— REQUIRED WORK —
Arrange every line from the one containing "in this shot?" through the one containing "473 centimetres", both included, as a Markdown table with the columns Row and Line. Number the rows in order and leave out blank lines.

— Begin ENTRIES SUPPLIED —

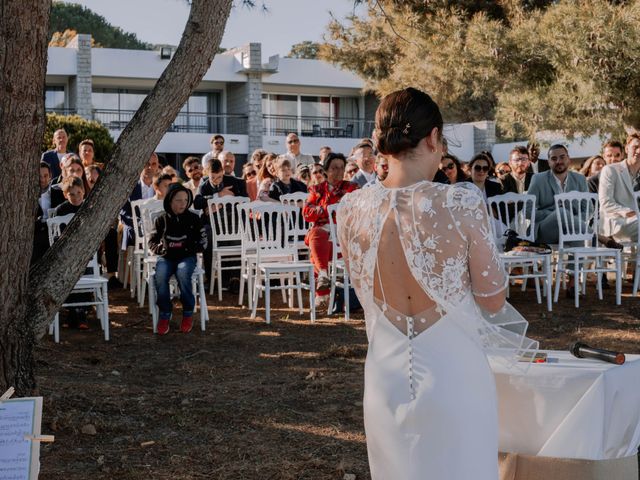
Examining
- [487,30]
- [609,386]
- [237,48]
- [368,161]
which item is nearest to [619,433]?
[609,386]

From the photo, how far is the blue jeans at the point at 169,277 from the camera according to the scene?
859 cm

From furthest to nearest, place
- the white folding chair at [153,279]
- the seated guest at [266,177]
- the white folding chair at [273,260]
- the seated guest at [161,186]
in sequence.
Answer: the seated guest at [266,177]
the seated guest at [161,186]
the white folding chair at [273,260]
the white folding chair at [153,279]

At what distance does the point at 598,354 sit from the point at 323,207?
19.6 feet

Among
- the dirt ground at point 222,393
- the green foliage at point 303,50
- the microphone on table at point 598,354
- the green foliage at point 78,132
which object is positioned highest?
Answer: the green foliage at point 303,50

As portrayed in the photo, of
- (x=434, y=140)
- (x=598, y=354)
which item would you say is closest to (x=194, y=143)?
Answer: (x=598, y=354)

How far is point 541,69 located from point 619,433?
32.4 feet

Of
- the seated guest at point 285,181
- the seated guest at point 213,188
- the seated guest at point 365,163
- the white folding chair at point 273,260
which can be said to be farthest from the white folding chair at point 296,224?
the seated guest at point 213,188

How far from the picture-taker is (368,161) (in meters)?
11.1

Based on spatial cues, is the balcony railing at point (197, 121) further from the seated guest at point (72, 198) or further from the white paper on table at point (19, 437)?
the white paper on table at point (19, 437)

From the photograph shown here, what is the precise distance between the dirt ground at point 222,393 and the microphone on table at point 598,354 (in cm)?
141

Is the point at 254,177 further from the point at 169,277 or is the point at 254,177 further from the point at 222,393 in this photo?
the point at 222,393

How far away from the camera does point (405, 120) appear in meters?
2.73

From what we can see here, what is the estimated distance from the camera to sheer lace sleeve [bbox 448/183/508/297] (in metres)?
2.70

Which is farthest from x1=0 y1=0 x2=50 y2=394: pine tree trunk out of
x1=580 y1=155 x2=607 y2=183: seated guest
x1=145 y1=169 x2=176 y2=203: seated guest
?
x1=580 y1=155 x2=607 y2=183: seated guest
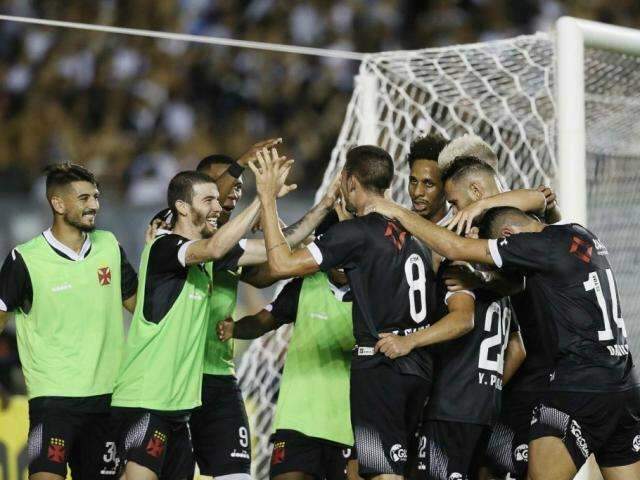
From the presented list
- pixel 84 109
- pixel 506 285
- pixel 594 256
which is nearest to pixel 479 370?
pixel 506 285

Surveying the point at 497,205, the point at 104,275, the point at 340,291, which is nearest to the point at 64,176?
the point at 104,275

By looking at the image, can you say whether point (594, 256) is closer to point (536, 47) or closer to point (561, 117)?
point (561, 117)

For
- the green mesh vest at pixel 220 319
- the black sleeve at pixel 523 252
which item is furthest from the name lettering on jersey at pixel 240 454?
the black sleeve at pixel 523 252

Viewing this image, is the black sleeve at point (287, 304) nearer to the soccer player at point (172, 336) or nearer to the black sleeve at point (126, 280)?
the soccer player at point (172, 336)

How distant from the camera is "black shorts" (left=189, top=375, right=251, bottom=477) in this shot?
5.28 metres

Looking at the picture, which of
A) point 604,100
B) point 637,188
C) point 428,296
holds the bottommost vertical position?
point 428,296

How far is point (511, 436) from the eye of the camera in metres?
5.20

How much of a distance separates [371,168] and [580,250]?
959mm

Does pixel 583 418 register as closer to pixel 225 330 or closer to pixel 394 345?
pixel 394 345

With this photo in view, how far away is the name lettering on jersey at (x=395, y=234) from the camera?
473 centimetres

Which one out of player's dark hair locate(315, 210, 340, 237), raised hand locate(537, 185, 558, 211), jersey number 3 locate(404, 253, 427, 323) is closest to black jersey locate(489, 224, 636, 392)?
jersey number 3 locate(404, 253, 427, 323)

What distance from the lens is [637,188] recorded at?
24.0 ft

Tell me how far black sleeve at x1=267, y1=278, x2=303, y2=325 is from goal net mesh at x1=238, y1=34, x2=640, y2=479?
123cm

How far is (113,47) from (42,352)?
19.6 feet
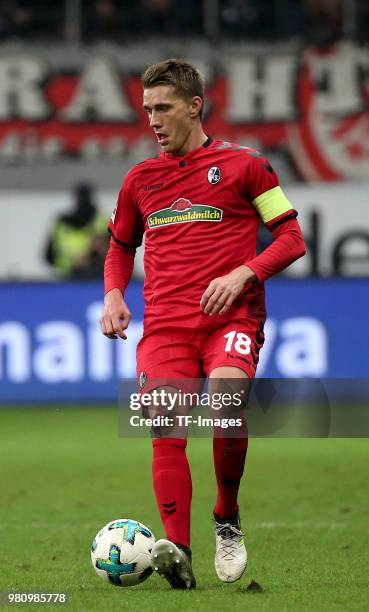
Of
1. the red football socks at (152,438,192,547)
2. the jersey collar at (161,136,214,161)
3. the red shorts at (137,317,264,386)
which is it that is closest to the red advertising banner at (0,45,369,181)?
the jersey collar at (161,136,214,161)

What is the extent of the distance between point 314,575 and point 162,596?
863 millimetres

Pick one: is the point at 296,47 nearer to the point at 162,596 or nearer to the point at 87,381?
the point at 87,381

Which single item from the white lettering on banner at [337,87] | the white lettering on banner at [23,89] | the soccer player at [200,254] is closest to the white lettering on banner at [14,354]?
the white lettering on banner at [23,89]

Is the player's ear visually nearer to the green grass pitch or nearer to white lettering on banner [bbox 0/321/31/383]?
the green grass pitch

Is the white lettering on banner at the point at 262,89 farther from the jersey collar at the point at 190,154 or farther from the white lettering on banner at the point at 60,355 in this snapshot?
the jersey collar at the point at 190,154

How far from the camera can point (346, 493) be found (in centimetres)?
857

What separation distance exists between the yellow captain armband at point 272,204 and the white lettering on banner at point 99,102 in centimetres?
1316

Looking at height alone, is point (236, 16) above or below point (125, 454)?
above

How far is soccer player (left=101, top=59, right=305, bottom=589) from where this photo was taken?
542 centimetres

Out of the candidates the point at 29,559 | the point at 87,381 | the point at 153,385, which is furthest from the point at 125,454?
the point at 153,385

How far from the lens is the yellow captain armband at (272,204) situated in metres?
5.54

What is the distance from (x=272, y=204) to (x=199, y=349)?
0.64m

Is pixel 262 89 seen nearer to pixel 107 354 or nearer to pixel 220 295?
pixel 107 354

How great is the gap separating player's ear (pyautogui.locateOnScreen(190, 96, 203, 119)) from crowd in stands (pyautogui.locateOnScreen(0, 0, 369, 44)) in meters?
12.6
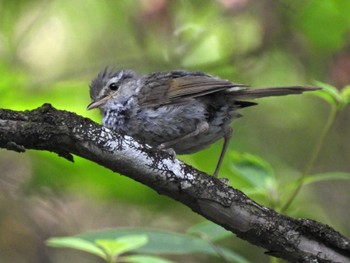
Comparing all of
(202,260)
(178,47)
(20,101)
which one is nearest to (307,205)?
(202,260)

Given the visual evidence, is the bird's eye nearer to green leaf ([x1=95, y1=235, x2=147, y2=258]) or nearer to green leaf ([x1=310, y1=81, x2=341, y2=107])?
green leaf ([x1=310, y1=81, x2=341, y2=107])

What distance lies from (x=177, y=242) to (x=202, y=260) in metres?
3.06

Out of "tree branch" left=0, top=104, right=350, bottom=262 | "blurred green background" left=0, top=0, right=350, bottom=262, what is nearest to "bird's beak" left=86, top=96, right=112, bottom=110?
"blurred green background" left=0, top=0, right=350, bottom=262

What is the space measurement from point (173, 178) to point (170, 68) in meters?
3.64

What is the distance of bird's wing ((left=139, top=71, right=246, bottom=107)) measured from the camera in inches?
181

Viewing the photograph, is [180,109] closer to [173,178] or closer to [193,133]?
[193,133]

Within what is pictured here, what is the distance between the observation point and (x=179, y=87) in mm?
4785

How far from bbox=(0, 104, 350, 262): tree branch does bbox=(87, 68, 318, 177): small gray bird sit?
51.8 inches

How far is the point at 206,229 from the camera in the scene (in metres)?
4.05

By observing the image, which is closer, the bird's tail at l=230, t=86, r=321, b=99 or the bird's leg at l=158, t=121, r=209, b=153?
the bird's tail at l=230, t=86, r=321, b=99

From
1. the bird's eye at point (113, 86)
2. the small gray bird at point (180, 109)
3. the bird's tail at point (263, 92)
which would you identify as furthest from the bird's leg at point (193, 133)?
the bird's eye at point (113, 86)

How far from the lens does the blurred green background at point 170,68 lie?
548cm

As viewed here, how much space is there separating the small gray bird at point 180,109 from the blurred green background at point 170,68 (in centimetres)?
77

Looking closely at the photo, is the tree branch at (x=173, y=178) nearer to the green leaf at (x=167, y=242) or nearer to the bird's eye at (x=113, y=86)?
the green leaf at (x=167, y=242)
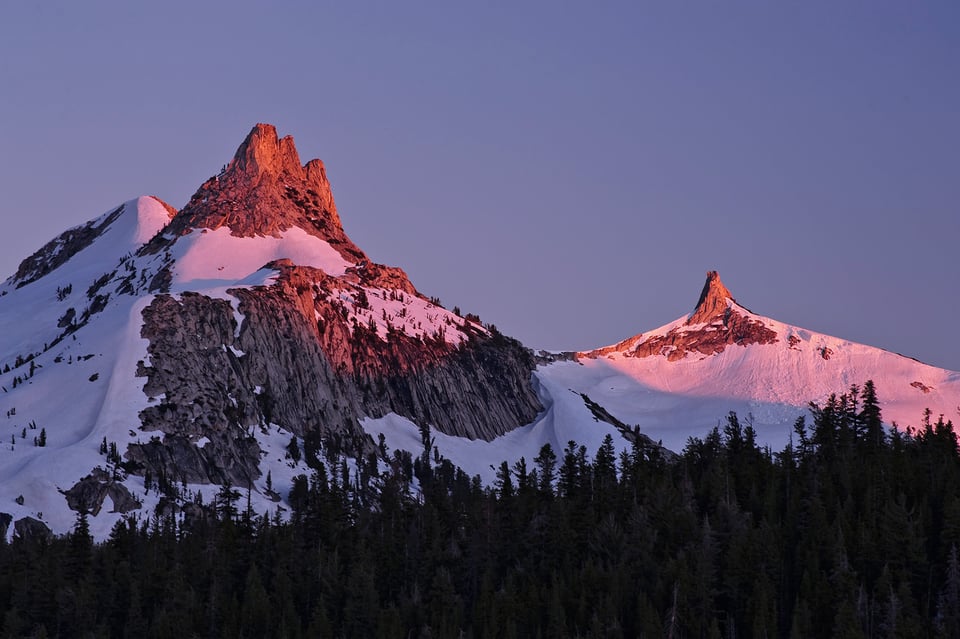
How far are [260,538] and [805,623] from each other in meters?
64.6

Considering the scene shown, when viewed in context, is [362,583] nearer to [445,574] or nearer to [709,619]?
[445,574]

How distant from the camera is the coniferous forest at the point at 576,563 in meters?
137

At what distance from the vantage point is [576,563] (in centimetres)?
15762

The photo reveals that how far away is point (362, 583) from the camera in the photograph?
495 feet

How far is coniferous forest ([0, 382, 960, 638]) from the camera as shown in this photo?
137 m

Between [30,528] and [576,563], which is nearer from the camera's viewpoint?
[576,563]

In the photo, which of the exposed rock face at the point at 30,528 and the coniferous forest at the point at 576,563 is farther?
the exposed rock face at the point at 30,528

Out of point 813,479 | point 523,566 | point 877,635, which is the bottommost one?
point 877,635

— End ENTRIES SUPPLIED —

— SOLVED PROBLEM —
| Row | Line |
|---|---|
| 1 | How distant from the camera is "black shorts" (left=189, top=375, right=251, bottom=477) in this shot? |
| 2 | 5.28 metres |
| 3 | Looking at the picture, which of |
| 4 | A) point 604,100 |
| 5 | B) point 637,188 |
| 6 | C) point 428,296 |
| 7 | holds the bottommost vertical position? |
| 8 | point 428,296 |
| 9 | How far is point (511, 436) from the eye of the camera in metres? |
| 10 | 5.20 |
| 11 | How much of a distance separates [371,168] and [580,250]? |
| 12 | 959mm |
| 13 | Does pixel 583 418 register as closer to pixel 225 330 or closer to pixel 394 345? |
| 14 | pixel 394 345 |
| 15 | With this photo in view, how far away is the name lettering on jersey at (x=395, y=234) from the camera? |
| 16 | 473 centimetres |